This opinion of Gardiner's fully described all that subsequently
occurred. The outer floe continued its inroads
on the inner, breaking up the margins of both, until the
channel was so nearly closed as to bring the field from
which the danger was most apprehended in absolute contact
with the side of the schooner. When the margin of
the outer floe first touched the bilge of the schooner, it was
at the precise spot where the vessel had just been fortified
within. Fenders had also been provided without, and there
was just a quarter of a minute, during which the two captains
hoped that these united means of defence might enable
the craft to withstand the pressure. This delusion
lasted but a moment, however, the cracking of timbers letting
it be plainly seen that the force was too great to be
resisted. For another quarter of a minute, the two masters
held their breath, expecting to see the deck rise beneath
their feet, as the ice rose along the points of contact between
the floes. Such, in all probability, would have been
the result, had not the pressure brought about another
change, that was quite as much within the influence of the
laws of mechanical forces, though not so much expected.
Owing to the wedge-like form of the vessel's bottom, as
well as to the circumstance that the ice of the outer floe
had a similar shape, projecting beneath the schooner's keel,
the craft was lifted bodily, with an upward jerk, as if she
were suddenly released from some imprisoning power.
Released she was, indeed, and that most opportunely, for
another half-minute would have seen her ribs broken in,
and the schooner a mangled wreck. As she now rose,
hands felt that the occurrence might possibly save them.
The surge upward was fearful, and several of the men were
thrown off their feet; but it effectually released the schooner
from the nip, laying her gradually up in the sort of
dock that her people had been so many hours preparing for
her reception. There she lay, inclining a little, partly on
her bilge, or sewed, as seamen term it, when a vessel gets
a list from touching the ground and being left by the tide,
neither quite upright, nor absolutely on her beam-ends.
No sooner was the vessel thus docked, than all apprehension
of receiving further injury from the outer floe ceased.

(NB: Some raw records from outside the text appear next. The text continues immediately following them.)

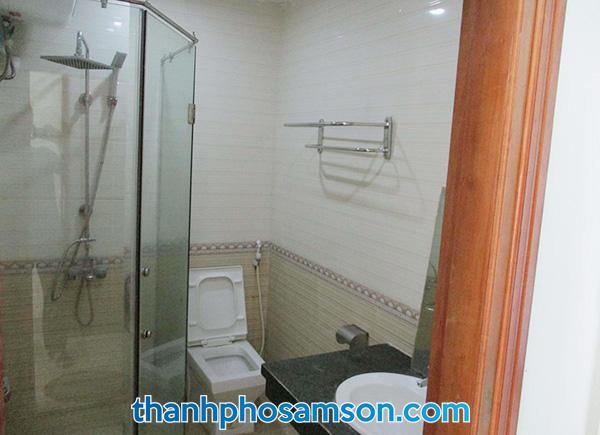 Phòng tắm tại khách sạn Hương Trầm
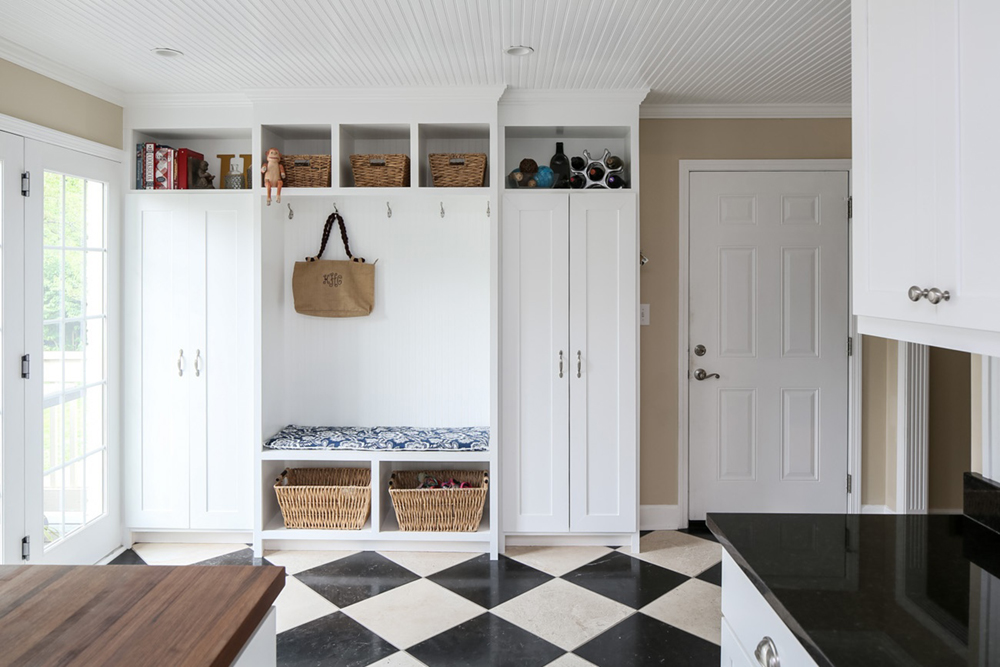 Maximizing your laundry mudroom spaces zillow porchlight for Cost to build a mudroom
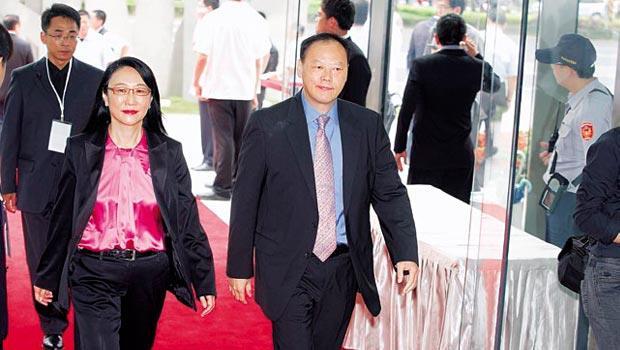 王雪紅( 左) 與周永明( 右) 各有專攻,要讓宏達電重回前十大品牌。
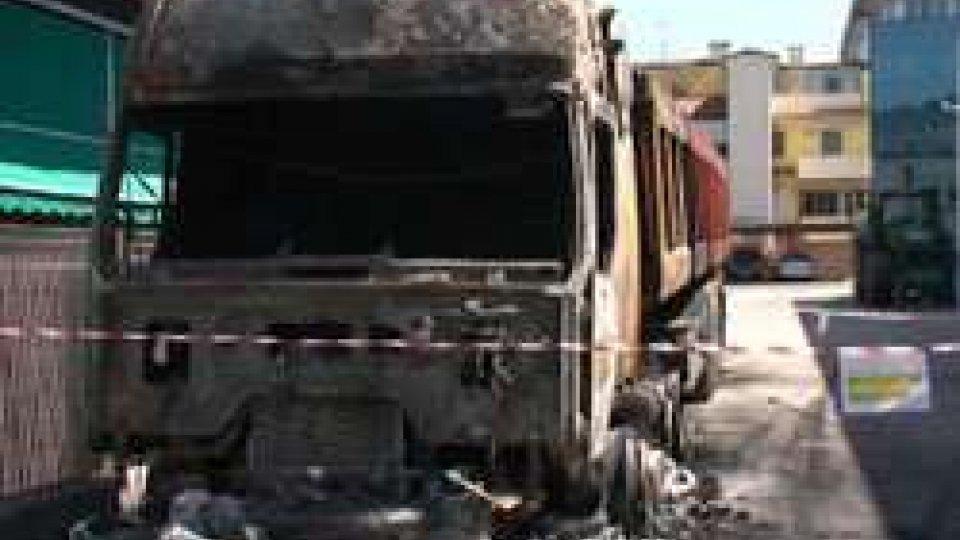 Il camion incendiatoDue incendi dolosi stanotte a Dogana bassa: camion completamente distrutto dalle fiamme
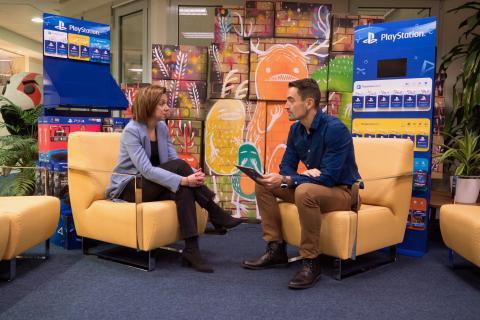 Liliana Laporte, directora general de Sony Interactive Entertainment (SIE) Iberia, durante la charla con Manuel del Campo, CEO de Axel Springer España..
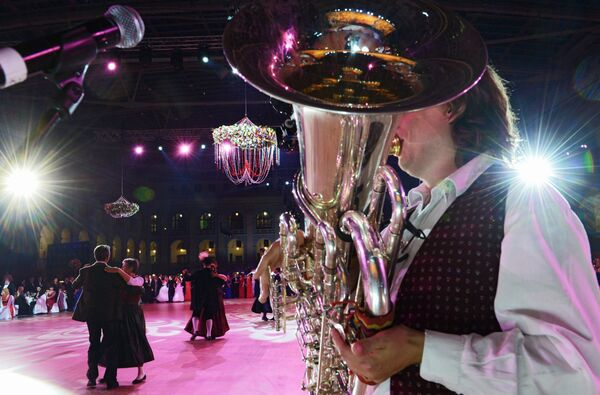 Совместное выступление Wieselburger Stammtischmusi и ансамбля народного танца под руководством Франца Хубера на Благотворительном Венском Балу в Гостином дворе в Москве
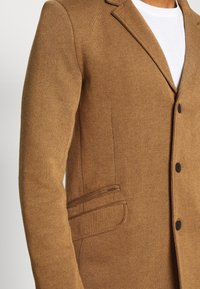 Only & Sons - ONSJULIAN KING COAT - Cappotto classico - camel/melange - 5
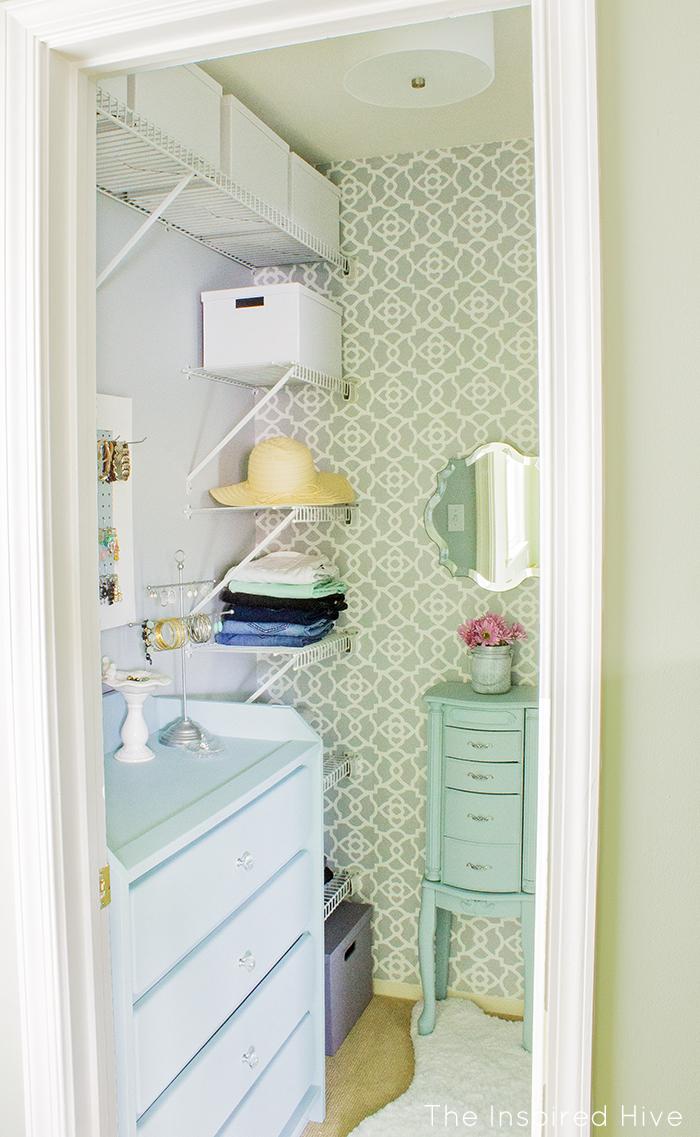 incredible small walk in closet ideas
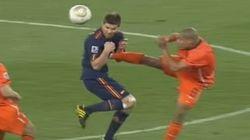 Se retira Howard Webb, el árbitro que no vio la patada de De Jong a Xabi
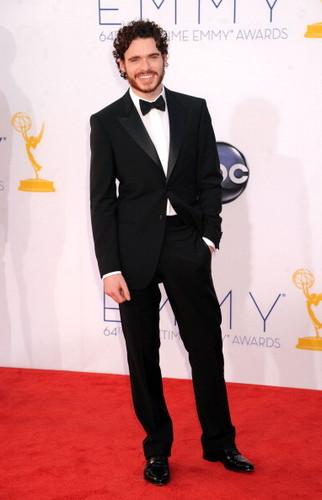 Game of Thrones wallpaper with a business suit, a suit, and a three piece suit called Richard Madden  @ 2012 Emmy Awards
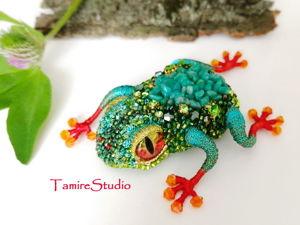 Брошь из бисера «Тропический Лягушонок». Ярмарка Мастеров - ручная работа, handmade.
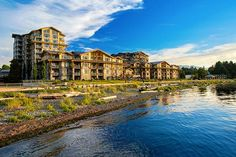 7 reasons to Staycation in Parksville from Vancity Buzz Beach Club Resort, Hotel S, Vancouver Island, Staycation, Mountain View, Weekend Getaways, Hotels And Resorts, East Coast, Seaside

It might force the schooner altogether on the inner field,
driving the vessel before it, as an avalanche of mud in the
Alps is known to force cottages and hamlets in its front;
but it could no longer `nip' it. It did not appear probable
to the two masters, however, that the vessel would be forced
from its present berth, the rending and cracking of the ice
sensibly diminishing, as the two floes came closer and closer
together. Nor was this all: it was soon very obvious that
the inner field was drifting, with an increased motion, into
the bay, while the larger, or outer floe, seemed to hang,
from some cause or other. Of the fact there was soon no
doubt, the fissure beginning to open, as slowly and steadily
as it had closed, but noiselessly, and without any rending
of the ice.
“We shall get you clear, Daggett! we shall get you
clear!” cried Roswell, with hearty good-will, forgetting, in
that moment of generous effort, all feelings of competition
and rivalry. “I know what you are after, my good fellow
—have understood it from the first. Yonder high land is
the spot you seek; and along the north shore of that island
are elephants, lions, dogs, bears, and other animals, to fill
up all the craft that ever came out of the Vineyard!”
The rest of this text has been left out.